Towards 3D Acceleration for low-power Mixture-of-Experts and Multi-Head Attention Spiking Transformers
Xu, Boxun, Hwang, Junyoung, Vanna-iampikul, Pruek, Yin, Yuxuan, Lim, Sung Kyu, Li, Peng
Spiking Neural Networks(SNNs) provide a brain-inspired and event-driven mechanism that is believed to be critical to unlock energy-efficient deep learning. The mixture-of-experts approach mirrors the parallel distributed processing of nervous systems, introducing conditional computation policies and expanding model capacity without scaling up the number of computational operations. Additionally, spiking mixture-of-experts self-attention mechanisms enhance representation capacity, effectively capturing diverse patterns of entities and dependencies between visual or linguistic tokens.
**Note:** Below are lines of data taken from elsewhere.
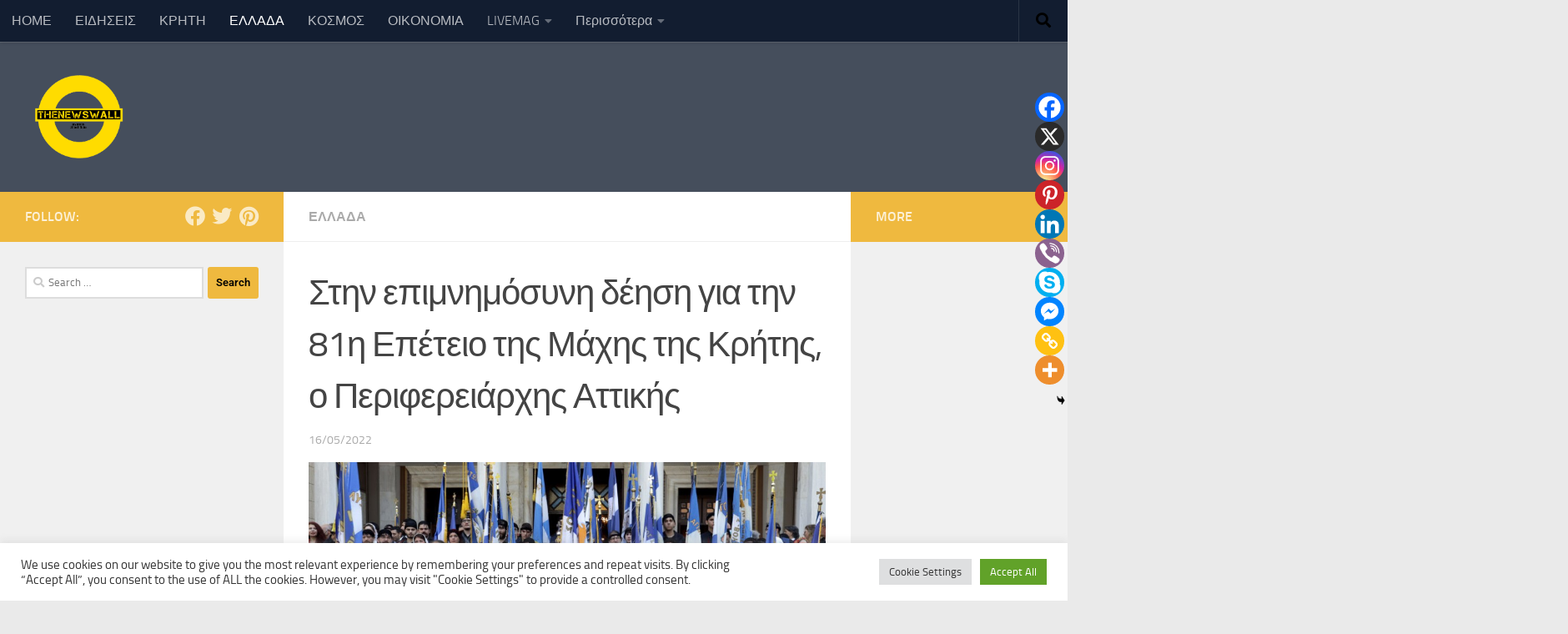

--- FILE ---
content_type: text/html; charset=utf-8
request_url: https://www.google.com/recaptcha/api2/aframe
body_size: 248
content:
<!DOCTYPE HTML><html><head><meta http-equiv="content-type" content="text/html; charset=UTF-8"></head><body><script nonce="g0MN3bNc749rHpuJa7BY5Q">/** Anti-fraud and anti-abuse applications only. See google.com/recaptcha */ try{var clients={'sodar':'https://pagead2.googlesyndication.com/pagead/sodar?'};window.addEventListener("message",function(a){try{if(a.source===window.parent){var b=JSON.parse(a.data);var c=clients[b['id']];if(c){var d=document.createElement('img');d.src=c+b['params']+'&rc='+(localStorage.getItem("rc::a")?sessionStorage.getItem("rc::b"):"");window.document.body.appendChild(d);sessionStorage.setItem("rc::e",parseInt(sessionStorage.getItem("rc::e")||0)+1);localStorage.setItem("rc::h",'1768699667312');}}}catch(b){}});window.parent.postMessage("_grecaptcha_ready", "*");}catch(b){}</script></body></html>

--- FILE ---
content_type: application/javascript; charset=utf-8
request_url: https://fundingchoicesmessages.google.com/f/AGSKWxVwKkL0nbPJrve8MjFEqi67HeUeijegIO2wIV2wrmKU4IQzP8HztJBuL0pXHMNDEppJq0aBLFOL7HHAHIe32tD_NpqzcHRxEiSHUnris0tA4PuXjbe2NgMIjtN_M6ZjRViMnFY6GNgWdfCIPaMFVUQTJIEkI6XsvJohyZ-_a382S0BJSLm7a-RRmwN6/_/banners/460/ads-sticker2./adzoneplayerright./adsterra./oas/iframe.
body_size: -1290
content:
window['e3f50a6c-80b2-4812-b666-289097c16ac6'] = true;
However, there is currently a lack of hardware support for highly parallel distributed processing needed by spiking transformers, which embody a brain-inspired computation. This paper introduces the first 3D hardware architecture and design methodology for Mixture-of-Experts and Multi-Head Attention spiking transformers. By leveraging 3D integration with memory-on-logic and logic-on-logic stacking, we explore such brain-inspired accelerators with spatially stackable circuitry, demonstrating significant optimization of energy efficiency and latency compared to conventional 2D CMOS integration.